Hi,
I have been running nut successfully for a long time with my Debian 11 server.
I upgraded my server to Debian 12 today, which upgraded nut also from 2.7.4-13
to 2.8.0-7. I noticed that after upgrade there was a upssched process running
and taking 100% cpu time.
I checked if there were any changes to configuration file formats with nut
upgrade and only differences I noticed were a terminology change from
master/slave to primary/secondary in upsd.users and upsmon.conf, and dummy mode
change for the dummy-ups. I didn’t expect these being the culprit, but I made
the changes to my configuration. No change, after five minutes of starting nut,
upssched will be running with 100% cpu usage.
Any ideas what could be causing this? Here is my configuration and in the end
are some log snippets:
---------------------------------------------------
heartbeat.conf
# heartbeat.conf -- 10 minute heartbeat
ups.status: OL
TIMER 300
ups.status: OB
TIMER 300
---------------------------------------------------
hosts.conf
MONITOR eaton5s@localhost "Eaton 5S 700"
---------------------------------------------------
nut.conf
MODE=netserver
---------------------------------------------------
ups.conf
maxretry = 3
[eaton5s]
driver = usbhid-ups
port = auto
desc = "Eaton 5S 700i UPS"
vendorid = "0463"
productid = "FFFF"

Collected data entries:
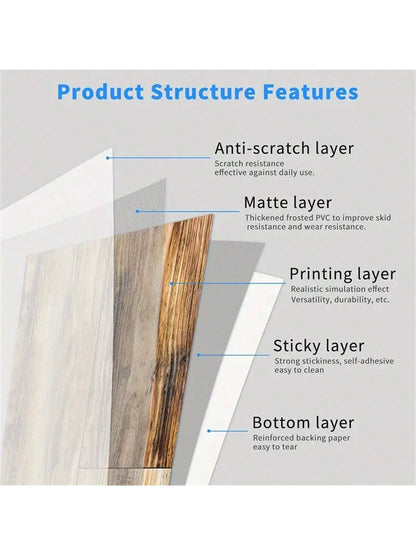 Product Structure Features

Anti-scratch layer
Scratch resistance
effective against daily use.

Matte layer
Thickened frosted PVC to improve skid resistance and wear resistance.

Printing layer
Realistic simulation effect
Versatility, durability, etc.

Sticky layer
Strong stickiness, self-adhesive
easy to clean

Bottom layer
Reinforced backing paper
easy to tear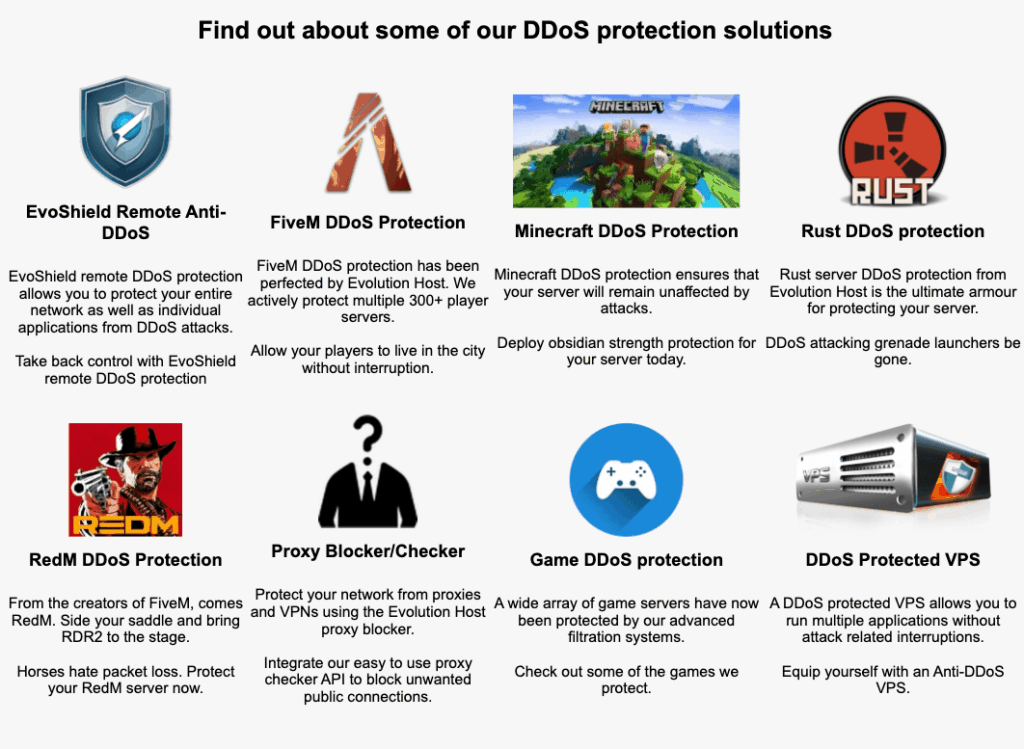 Find out about some of our DDoS protection solutions

EvoShield Remote Anti-DDoS

EvoShield remote DDoS protection allows you to protect your entire network as well as individual applications from DDoS attacks.

Take back control with EvoShield remote DDoS protection

FiveM DDoS Protection

FiveM DDoS protection has been perfected by Evolution Host. We actively protect multiple 300+ player servers.

Allow your players to live in the city without interruption.

MINECRAFT

Minecraft DDoS Protection

Minecraft DDoS protection ensures that your server will remain unaffected by attacks.

Deploy obsidian strength protection for your server today.

RUST

Rust DDoS protection

Rust server DDoS protection from Evolution Host is the ultimate armour for protecting your server.

DDoS attacking grenade launchers be gone.

REDM

RedM DDoS Protection

From the creators of FiveM, comes RedM. Side your saddle and bring RDR2 to the stage.

Horses hate packet loss. Protect your RedM server now.

Proxy Blocker/Checker

Protect your network from proxies and VPNs using the Evolution Host proxy blocker.

Integrate our easy to use proxy checker API to block unwanted public connections.

Game DDoS protection

A wide array of game servers have now been protected by our advanced filtration systems.

Check out some of the games we protect.

VPS

DDoS Protected VPS

A DDoS protected VPS allows you to run multiple applications without attack related interruptions.

Equip yourself with an Anti-DDoS VPS.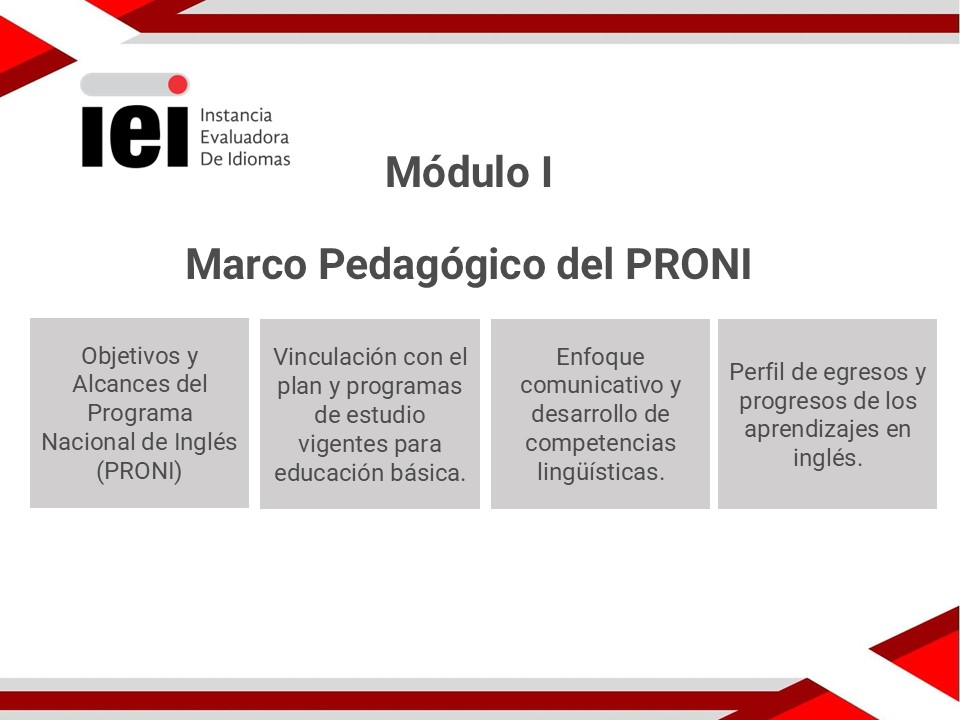 iei Instancia Evaluadora De Idiomas

Módulo I

Marco Pedagógico del PRONI

Objetivos y Alcances del Programa Nacional de Inglés (PRONI)

Vinculación con el plan y programas de estudio vigentes para educación básica.

Enfoque comunicativo y desarrollo de competencias lingüísticas.

Perfil de egresos y progresos de los aprendizajes en inglés.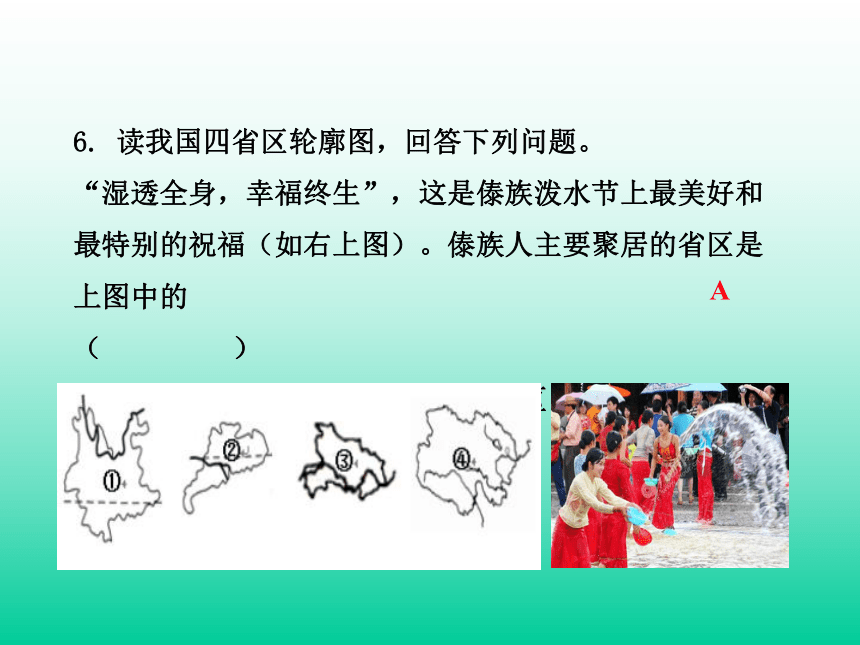 6. 读我国四省区轮廓图，回答下列问题。
“湿透全身，幸福终生”，这是傣族泼水节上最美好和最特别的祝福（如右上图）。傣族人主要聚居的省区是上图中的
A
（　　　　）

①
②
③
④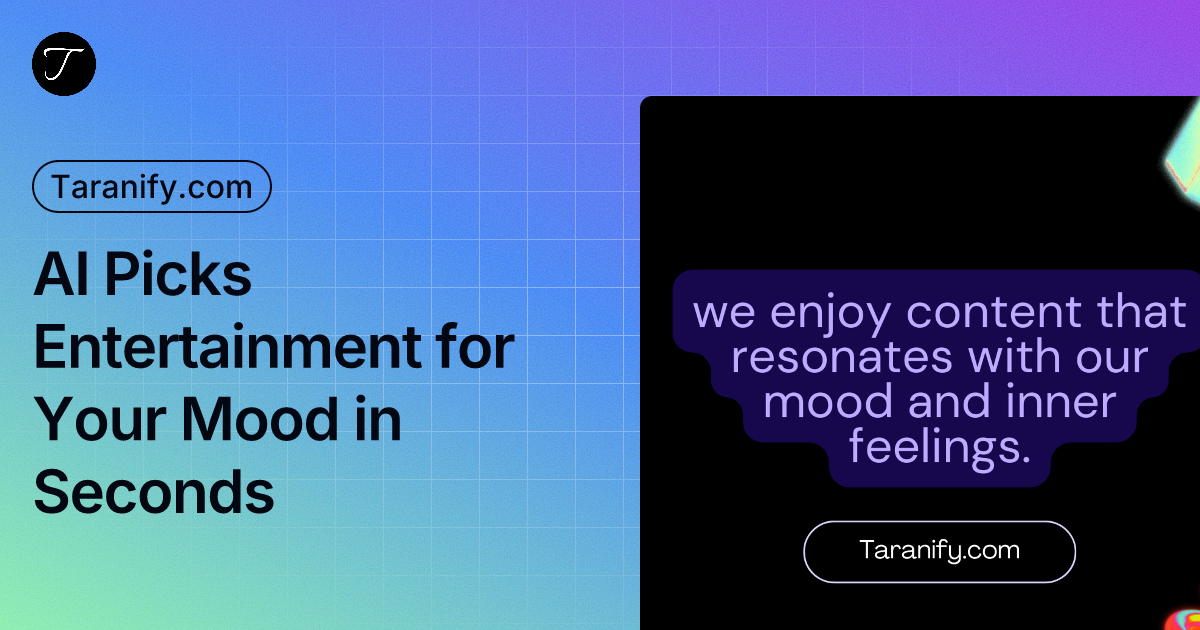 T

Taranify.com

AI Picks Entertainment for Your Mood in Seconds

we enjoy content that resonates with our mood and inner feelings.

Taranify.com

→ **What needs to be done**: According to the forum post, why did the nut version on the server change from 2.7.4-13 to 2.8.0-7? Rely only on the forum post when responding.

→ **Answer box**: The server was upgraded from Debian 11 to Debian 12, and that upgrade also moved nut from 2.7.4-13 to 2.8.0-7.